*BRIEF 1*: Write out, character for character, the lines of the listing between the one containing "Of the objects" and the one containing "which is closest", inclusive.

++++ EXTRACT PROVIDED

Tags: weather

26th March 2007 : The Postman Wore Mukluks

I give up. This New England weather has finally beaten me into submission.


It snowed last night. The last week of fricking March, and it snowed in Boston. These weren't flurries, either. No delicate gentle snowflakes, these. These were the wet, sticky, slappy sort of snowflakes. They thudded audibly against the windshield as I drove home from dinner. They may have dented the hood, even. This precipitation wasn't screwing around.


To be honest, the snow itself isn't the big problem here. I do have an issue, in principle, with seeing the white stuff this late in the year. 'April showers' should bring 'May flowers' -- not 'snow plowers', for crissakes. It's baseball season now, and there's no blizzards in baseball! So sure, the snow is troublesome.


Worse, though, are the wildly fluctuating temperatures. Last weekend, we had 'seasonal' weather, in the mid-fifties.* On Thursday, it was a warm and sunny near-seventy. Today -- thirty. There's no one on the planet, besides those equipped with a surname of Kennedy or Marcos, with a wardrobe wide enough to accomodate that sort of climatological claptrap.

++++++++
++++ DATA FOR THIS EXERCISE

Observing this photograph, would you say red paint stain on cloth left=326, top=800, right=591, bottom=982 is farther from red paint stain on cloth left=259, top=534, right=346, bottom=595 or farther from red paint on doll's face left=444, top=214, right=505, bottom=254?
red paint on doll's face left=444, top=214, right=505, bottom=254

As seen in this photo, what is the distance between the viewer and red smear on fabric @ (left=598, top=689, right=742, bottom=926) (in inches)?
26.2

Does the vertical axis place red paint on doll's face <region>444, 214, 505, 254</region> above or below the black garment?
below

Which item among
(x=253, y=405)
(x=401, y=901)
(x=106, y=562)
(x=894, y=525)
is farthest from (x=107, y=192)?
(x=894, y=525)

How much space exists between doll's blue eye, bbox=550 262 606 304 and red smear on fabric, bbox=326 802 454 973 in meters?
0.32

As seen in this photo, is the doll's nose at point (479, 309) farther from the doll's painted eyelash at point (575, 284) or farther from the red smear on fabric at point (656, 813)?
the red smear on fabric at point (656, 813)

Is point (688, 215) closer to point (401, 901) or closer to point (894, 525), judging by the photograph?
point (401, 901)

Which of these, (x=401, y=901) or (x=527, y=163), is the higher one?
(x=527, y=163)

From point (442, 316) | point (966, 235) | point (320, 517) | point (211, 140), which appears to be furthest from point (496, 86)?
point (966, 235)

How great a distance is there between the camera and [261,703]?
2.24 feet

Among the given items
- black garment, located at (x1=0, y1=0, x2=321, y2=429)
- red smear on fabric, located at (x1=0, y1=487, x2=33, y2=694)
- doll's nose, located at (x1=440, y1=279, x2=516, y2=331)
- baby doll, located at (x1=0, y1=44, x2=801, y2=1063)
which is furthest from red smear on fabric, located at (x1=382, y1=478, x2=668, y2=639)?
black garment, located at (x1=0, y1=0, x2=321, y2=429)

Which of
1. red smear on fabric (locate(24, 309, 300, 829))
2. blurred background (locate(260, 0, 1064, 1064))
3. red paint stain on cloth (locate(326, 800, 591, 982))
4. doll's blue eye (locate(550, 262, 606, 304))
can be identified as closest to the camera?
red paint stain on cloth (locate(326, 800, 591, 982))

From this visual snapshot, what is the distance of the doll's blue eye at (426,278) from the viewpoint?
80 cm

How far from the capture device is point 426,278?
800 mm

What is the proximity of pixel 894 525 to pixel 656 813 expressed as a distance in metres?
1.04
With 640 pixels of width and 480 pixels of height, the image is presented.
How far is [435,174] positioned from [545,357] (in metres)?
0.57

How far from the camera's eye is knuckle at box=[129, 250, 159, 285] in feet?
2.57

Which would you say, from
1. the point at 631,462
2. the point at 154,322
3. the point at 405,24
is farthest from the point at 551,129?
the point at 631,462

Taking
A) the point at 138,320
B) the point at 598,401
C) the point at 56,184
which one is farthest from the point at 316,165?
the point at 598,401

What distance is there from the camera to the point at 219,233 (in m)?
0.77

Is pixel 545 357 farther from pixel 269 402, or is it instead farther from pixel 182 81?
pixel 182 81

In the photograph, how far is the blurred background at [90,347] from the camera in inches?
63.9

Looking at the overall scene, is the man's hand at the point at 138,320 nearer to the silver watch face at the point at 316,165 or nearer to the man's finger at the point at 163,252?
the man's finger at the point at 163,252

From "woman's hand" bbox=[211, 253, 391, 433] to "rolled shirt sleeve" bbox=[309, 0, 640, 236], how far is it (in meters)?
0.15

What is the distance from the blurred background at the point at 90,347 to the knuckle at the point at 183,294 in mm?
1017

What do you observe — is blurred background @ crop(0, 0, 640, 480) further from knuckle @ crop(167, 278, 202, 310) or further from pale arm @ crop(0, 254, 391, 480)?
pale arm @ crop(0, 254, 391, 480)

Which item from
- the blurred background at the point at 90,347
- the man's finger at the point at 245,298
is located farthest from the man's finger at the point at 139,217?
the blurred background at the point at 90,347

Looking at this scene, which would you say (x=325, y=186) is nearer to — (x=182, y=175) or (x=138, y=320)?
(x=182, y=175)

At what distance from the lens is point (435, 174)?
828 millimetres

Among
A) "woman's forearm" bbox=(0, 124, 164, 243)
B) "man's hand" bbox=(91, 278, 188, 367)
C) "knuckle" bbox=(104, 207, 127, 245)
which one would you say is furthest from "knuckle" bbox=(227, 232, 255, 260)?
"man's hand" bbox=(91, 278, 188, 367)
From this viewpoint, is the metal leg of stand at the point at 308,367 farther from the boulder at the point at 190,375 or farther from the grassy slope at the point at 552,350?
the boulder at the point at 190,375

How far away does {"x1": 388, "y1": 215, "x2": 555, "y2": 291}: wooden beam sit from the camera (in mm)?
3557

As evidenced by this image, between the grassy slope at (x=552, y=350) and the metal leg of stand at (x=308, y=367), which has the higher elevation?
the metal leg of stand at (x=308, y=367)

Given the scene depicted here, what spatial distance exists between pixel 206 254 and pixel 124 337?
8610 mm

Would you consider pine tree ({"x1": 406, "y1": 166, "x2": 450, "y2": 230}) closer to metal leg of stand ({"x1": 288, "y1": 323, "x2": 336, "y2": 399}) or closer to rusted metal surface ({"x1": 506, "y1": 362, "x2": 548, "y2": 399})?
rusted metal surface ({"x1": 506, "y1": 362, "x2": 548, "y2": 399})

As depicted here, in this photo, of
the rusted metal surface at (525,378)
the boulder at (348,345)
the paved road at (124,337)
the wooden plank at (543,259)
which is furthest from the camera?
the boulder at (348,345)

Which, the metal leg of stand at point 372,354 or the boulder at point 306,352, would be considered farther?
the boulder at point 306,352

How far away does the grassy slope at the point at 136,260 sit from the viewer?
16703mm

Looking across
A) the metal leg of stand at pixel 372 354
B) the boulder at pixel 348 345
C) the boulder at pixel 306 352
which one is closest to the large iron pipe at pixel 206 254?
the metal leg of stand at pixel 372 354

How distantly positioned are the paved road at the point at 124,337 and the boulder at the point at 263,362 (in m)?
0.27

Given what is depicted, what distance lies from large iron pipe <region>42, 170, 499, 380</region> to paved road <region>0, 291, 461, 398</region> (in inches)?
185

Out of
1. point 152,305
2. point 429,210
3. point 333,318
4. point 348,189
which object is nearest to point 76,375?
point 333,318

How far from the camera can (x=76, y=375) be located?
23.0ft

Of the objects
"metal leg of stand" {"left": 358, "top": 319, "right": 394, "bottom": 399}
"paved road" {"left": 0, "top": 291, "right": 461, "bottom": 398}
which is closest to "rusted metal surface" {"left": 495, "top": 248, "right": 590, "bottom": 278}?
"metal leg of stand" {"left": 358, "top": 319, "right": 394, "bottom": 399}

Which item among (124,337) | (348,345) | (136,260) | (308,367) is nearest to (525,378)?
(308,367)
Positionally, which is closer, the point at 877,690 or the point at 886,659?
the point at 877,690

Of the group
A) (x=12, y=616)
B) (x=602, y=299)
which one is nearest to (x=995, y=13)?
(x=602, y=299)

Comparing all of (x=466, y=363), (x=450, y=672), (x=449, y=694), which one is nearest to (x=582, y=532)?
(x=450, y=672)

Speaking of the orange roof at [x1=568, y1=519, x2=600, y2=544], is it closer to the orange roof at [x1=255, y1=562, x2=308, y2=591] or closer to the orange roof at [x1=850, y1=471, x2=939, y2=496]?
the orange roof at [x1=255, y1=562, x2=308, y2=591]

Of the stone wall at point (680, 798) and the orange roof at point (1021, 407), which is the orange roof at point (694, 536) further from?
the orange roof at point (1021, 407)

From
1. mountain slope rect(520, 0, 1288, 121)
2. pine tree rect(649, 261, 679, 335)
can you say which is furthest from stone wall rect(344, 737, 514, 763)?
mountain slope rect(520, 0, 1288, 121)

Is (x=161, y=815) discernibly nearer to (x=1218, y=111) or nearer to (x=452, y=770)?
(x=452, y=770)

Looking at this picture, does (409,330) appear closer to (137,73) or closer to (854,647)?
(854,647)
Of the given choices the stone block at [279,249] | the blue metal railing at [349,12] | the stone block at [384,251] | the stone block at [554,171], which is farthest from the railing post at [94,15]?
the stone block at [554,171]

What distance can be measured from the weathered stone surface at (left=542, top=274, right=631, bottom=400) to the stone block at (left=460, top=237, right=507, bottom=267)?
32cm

++++++++

*BRIEF 2*: Reproduce the passage of the weather post between "It snowed last" and "snow is troublesome.", inclusive, word for word.

*COMPLETE ANSWER 1*:
Of the objects
"metal leg of stand" {"left": 358, "top": 319, "right": 394, "bottom": 399}
"paved road" {"left": 0, "top": 291, "right": 461, "bottom": 398}
which is closest to "rusted metal surface" {"left": 495, "top": 248, "right": 590, "bottom": 278}?

*COMPLETE ANSWER 2*:
It snowed last night. The last week of fricking March, and it snowed in Boston. These weren't flurries, either. No delicate gentle snowflakes, these. These were the wet, sticky, slappy sort of snowflakes. They thudded audibly against the windshield as I drove home from dinner. They may have dented the hood, even. This precipitation wasn't screwing around.


To be honest, the snow itself isn't the big problem here. I do have an issue, in principle, with seeing the white stuff this late in the year. 'April showers' should bring 'May flowers' -- not 'snow plowers', for crissakes. It's baseball season now, and there's no blizzards in baseball! So sure, the snow is troublesome.